- Born: Shanghai, China
- Occupations: curator, writer, editor and educator

= Xiaoyu Weng =

Chinese curator and writer

 Xiaoyu Weng (翁笑雨) is a Shanghai-born, New York-based curator, writer, editor and educator in the area of contemporary art. Her curatorial practice has a wide range of interests, among them the impact of globalization, the convergence of art, science, and technology, and emerging ecological and environmental transformations through the lens of feminism, identity, and decolonization.

==Early life and education==
Born in Shanghai, Xiaoyu Weng holds a BA in Art History from the Central Academy of Fine Arts in Beijing and a MA in Curatorial Practice from the California College of the Arts in San Francisco (2007-2009).

==Career==
Weng was the inaugural curatorial fellow at Wattis Institute for Contemporary Arts at the California College of the Arts (2009-2010) and program director of the Asian Contemporary Art Consortium in San Francisco.

===Kadist Art Foundation, 2010–2015===
Early in her career, Weng found she preferred directly talking with living artists more than art history. In 2010, Weng was appointed founding director of Asia Programs at the Kadist Art Foundation's Asia Programmes for Paris and San Francisco, where she oversaw artist residencies, built the contemporary Asian art collection, and launched the Kadist Curatorial Collaboration, which organizes exhibitions designed to encourage cultural exchange. Her exhibitions and programs at the Kadish often involved artist residencies and work in contemporary mediums, such as video installations, "digital literature" or installation and photography. She organized shows like Ho Tzu Nyen: The Cloud of Unknowing (2011), Ming Wong: Making Chinatown (2012), Young Hae Chang Heavy Industries: Pacific Limm (2013), Robert Zhao Renhui: Flies Prefer Yellow (2014). Weng has said that working at the Kadist developed her interest in artistic practice and culture in Southeast Asia. It gave her the "opportunity to come to Singapore for research trips and truly understand the scene".

> _Provided material_:
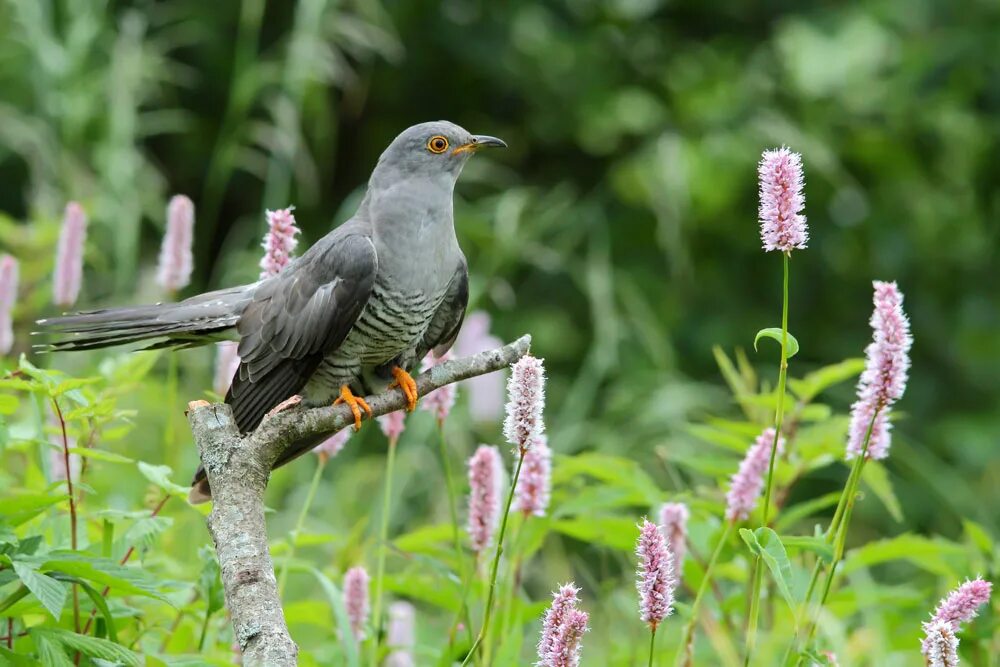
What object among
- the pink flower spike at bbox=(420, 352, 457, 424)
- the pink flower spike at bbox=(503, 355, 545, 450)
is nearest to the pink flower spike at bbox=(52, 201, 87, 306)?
the pink flower spike at bbox=(420, 352, 457, 424)

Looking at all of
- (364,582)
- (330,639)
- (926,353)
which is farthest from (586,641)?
(926,353)

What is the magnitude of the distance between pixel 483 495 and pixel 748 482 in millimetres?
426

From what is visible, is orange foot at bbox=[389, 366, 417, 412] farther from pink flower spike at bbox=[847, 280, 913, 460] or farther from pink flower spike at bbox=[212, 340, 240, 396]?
pink flower spike at bbox=[847, 280, 913, 460]

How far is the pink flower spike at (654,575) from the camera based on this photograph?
1.44m

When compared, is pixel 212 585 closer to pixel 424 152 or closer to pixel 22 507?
pixel 22 507

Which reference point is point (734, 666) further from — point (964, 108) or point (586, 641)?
point (964, 108)

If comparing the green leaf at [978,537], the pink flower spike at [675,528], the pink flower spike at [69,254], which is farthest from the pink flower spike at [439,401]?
the green leaf at [978,537]

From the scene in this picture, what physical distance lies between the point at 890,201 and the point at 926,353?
2.78ft

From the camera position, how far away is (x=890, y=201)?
6.52m

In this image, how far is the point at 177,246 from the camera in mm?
2391

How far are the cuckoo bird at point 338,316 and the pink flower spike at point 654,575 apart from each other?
82 cm

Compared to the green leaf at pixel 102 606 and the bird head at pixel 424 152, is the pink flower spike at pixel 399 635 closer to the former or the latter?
the green leaf at pixel 102 606

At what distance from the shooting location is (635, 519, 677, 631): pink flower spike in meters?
1.44

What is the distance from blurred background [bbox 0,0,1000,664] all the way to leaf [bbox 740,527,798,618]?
11.0ft
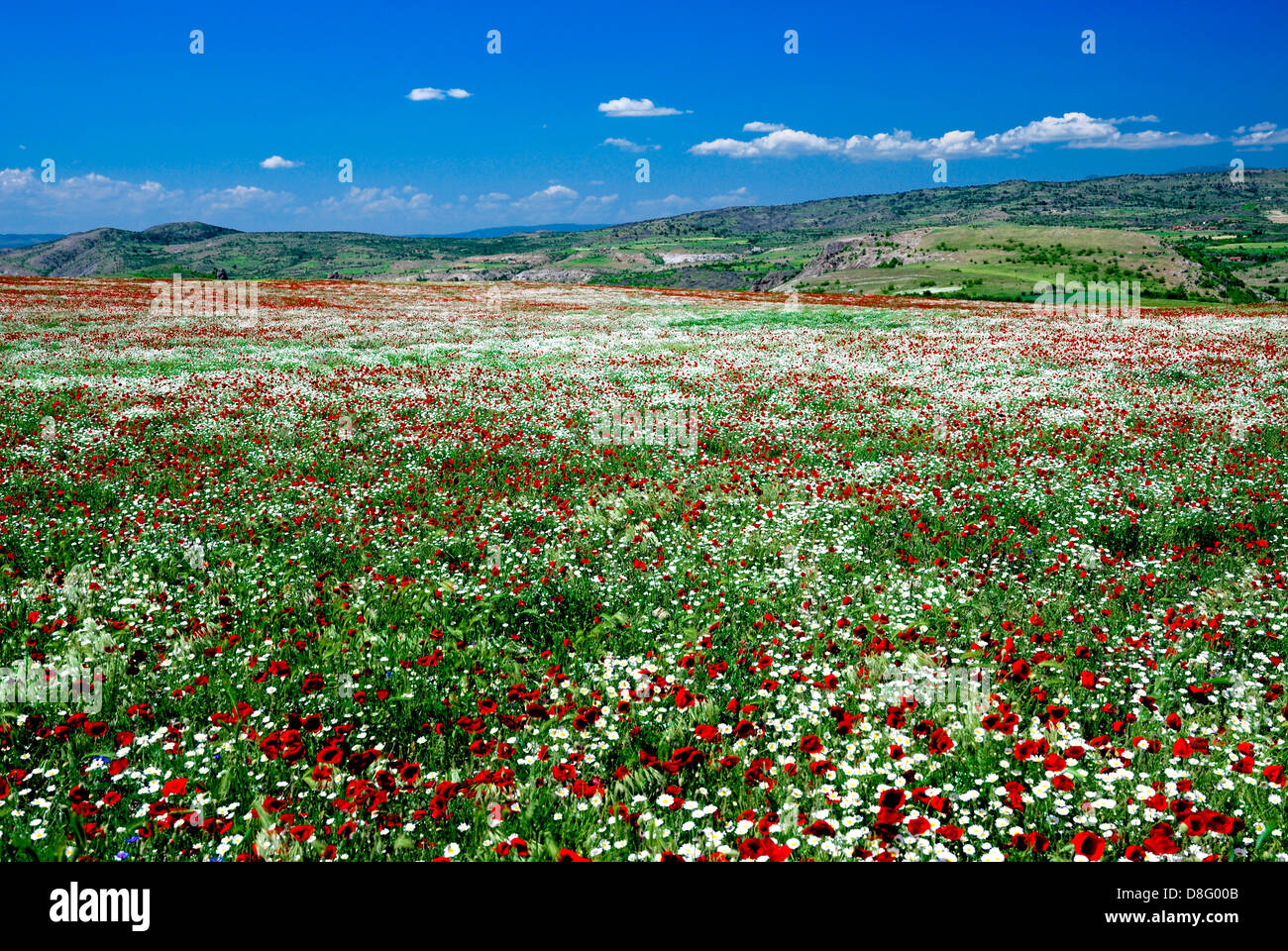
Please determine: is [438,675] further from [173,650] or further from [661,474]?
[661,474]

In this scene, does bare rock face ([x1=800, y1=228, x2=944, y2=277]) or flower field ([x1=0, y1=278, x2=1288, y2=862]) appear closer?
flower field ([x1=0, y1=278, x2=1288, y2=862])

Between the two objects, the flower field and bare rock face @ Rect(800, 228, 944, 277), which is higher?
bare rock face @ Rect(800, 228, 944, 277)

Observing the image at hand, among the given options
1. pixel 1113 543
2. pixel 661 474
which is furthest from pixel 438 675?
pixel 1113 543

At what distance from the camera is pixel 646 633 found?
6.79 m

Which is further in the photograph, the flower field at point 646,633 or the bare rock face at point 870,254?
the bare rock face at point 870,254

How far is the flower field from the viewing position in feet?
13.8

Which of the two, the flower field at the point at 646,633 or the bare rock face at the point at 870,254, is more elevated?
the bare rock face at the point at 870,254

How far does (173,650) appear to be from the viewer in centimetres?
638

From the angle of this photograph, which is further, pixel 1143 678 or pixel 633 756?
pixel 1143 678

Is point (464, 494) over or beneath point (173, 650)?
over

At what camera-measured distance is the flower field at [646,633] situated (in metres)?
4.19

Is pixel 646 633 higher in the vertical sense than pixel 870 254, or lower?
lower
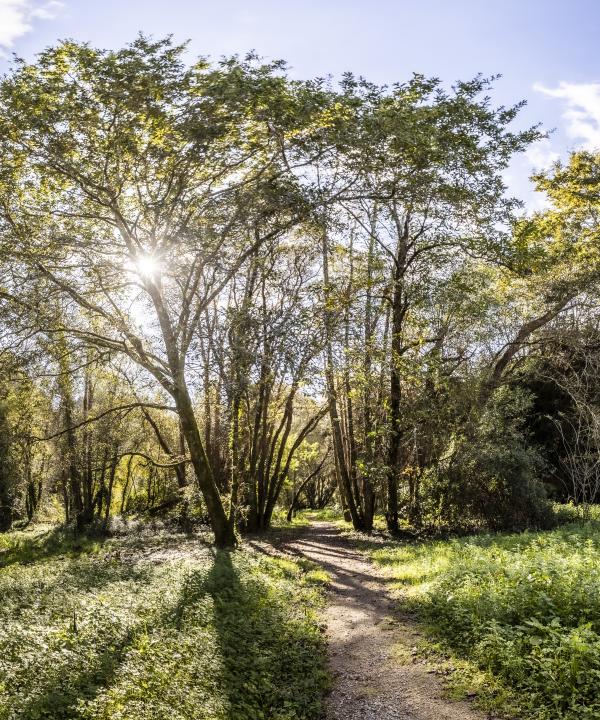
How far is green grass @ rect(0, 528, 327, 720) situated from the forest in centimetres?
4

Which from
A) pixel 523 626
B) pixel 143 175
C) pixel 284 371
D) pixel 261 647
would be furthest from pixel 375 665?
pixel 143 175

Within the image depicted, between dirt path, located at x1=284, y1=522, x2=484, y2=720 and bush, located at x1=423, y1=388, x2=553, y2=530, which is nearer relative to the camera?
dirt path, located at x1=284, y1=522, x2=484, y2=720

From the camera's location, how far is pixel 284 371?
1200cm

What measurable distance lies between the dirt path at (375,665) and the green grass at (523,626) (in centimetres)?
39

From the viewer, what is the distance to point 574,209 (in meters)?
21.8

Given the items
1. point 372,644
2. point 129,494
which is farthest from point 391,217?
point 129,494

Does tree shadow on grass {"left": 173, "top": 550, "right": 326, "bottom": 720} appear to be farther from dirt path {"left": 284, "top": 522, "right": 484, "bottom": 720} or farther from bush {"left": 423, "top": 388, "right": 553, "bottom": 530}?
bush {"left": 423, "top": 388, "right": 553, "bottom": 530}

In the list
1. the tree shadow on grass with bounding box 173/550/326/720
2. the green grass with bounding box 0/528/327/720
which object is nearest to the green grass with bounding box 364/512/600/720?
the tree shadow on grass with bounding box 173/550/326/720

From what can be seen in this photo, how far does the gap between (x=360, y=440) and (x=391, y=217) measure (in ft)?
25.1

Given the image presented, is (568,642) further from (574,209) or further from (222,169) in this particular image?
(574,209)

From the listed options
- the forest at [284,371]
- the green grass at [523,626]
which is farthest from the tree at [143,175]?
the green grass at [523,626]

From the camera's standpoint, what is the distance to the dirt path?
5754mm

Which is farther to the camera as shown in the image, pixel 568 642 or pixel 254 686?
pixel 254 686

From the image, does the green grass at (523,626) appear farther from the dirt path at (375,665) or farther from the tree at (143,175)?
the tree at (143,175)
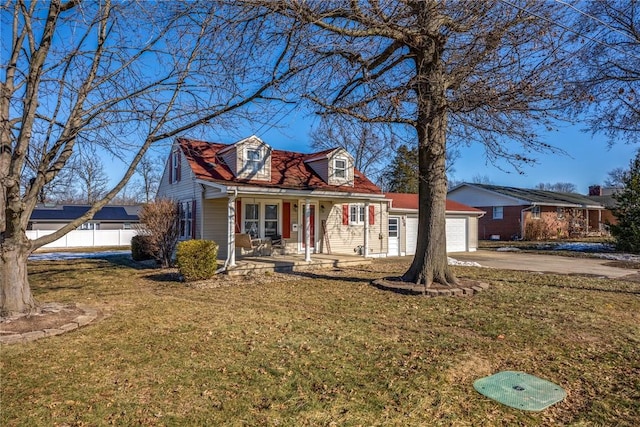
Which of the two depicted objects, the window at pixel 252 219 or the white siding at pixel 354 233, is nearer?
the window at pixel 252 219

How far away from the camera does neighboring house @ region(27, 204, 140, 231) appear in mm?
33344

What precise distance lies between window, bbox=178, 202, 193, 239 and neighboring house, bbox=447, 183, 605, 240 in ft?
80.1

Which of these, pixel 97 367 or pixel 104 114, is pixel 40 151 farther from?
pixel 97 367

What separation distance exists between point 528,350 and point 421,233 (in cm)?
477

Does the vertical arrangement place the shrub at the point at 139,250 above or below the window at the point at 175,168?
below

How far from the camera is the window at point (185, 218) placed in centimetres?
1525

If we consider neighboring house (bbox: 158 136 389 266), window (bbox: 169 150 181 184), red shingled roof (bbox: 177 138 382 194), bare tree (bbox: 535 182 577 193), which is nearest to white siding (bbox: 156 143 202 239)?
neighboring house (bbox: 158 136 389 266)

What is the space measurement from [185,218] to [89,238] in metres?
18.7

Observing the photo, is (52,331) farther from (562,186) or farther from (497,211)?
(562,186)

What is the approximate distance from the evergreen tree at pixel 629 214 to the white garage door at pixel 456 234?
7731mm

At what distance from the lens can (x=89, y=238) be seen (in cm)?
2973

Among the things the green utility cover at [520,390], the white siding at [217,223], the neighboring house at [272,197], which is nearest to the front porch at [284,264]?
the neighboring house at [272,197]

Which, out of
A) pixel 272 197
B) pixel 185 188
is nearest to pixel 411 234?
pixel 272 197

> _Set of tasks_:
1 > Decide whether each statement below agrees with the Xiaoyu Weng profile, answering yes or no and quoting the words of the profile that settle it. (a) Weng earned her MA from the California College of the Arts in San Francisco. (b) Weng became founding director of Asia Programs at the Kadist Art Foundation in 2012. (c) Early in her career, Weng preferred art history to talking with living artists.
2 > Answer these questions using the Xiaoyu Weng profile.
(a) At which school did Weng earn her BA in Art History?
(b) What position did Weng hold at the Wattis Institute for Contemporary Arts?
(c) What interest did working at the Kadist develop in Weng?
3 > Extract the passage of the Xiaoyu Weng profile between "- Born: Shanghai, China" and "identity, and decolonization.", inclusive.

> _Answers in order_:
1 >
(a) Yes: "a MA in Curatorial Practice from the California College of the Arts in San Francisco"
(b) No: "In 2010, Weng was appointed founding director of Asia Programs"
(c) No: "Weng found she preferred directly talking with living artists more than art history"

2 >
(a) The Central Academy of Fine Arts in Beijing
(b) Inaugural curatorial fellow
(c) Her interest in artistic practice and culture in Southeast Asia

3 >
- Born: Shanghai, China
- Occupations: curator, writer, editor and educator

= Xiaoyu Weng =

Chinese curator and writer

 Xiaoyu Weng (翁笑雨) is a Shanghai-born, New York-based curator, writer, editor and educator in the area of contemporary art. Her curatorial practice has a wide range of interests, among them the impact of globalization, the convergence of art, science, and technology, and emerging ecological and environmental transformations through the lens of feminism, identity, and decolonization.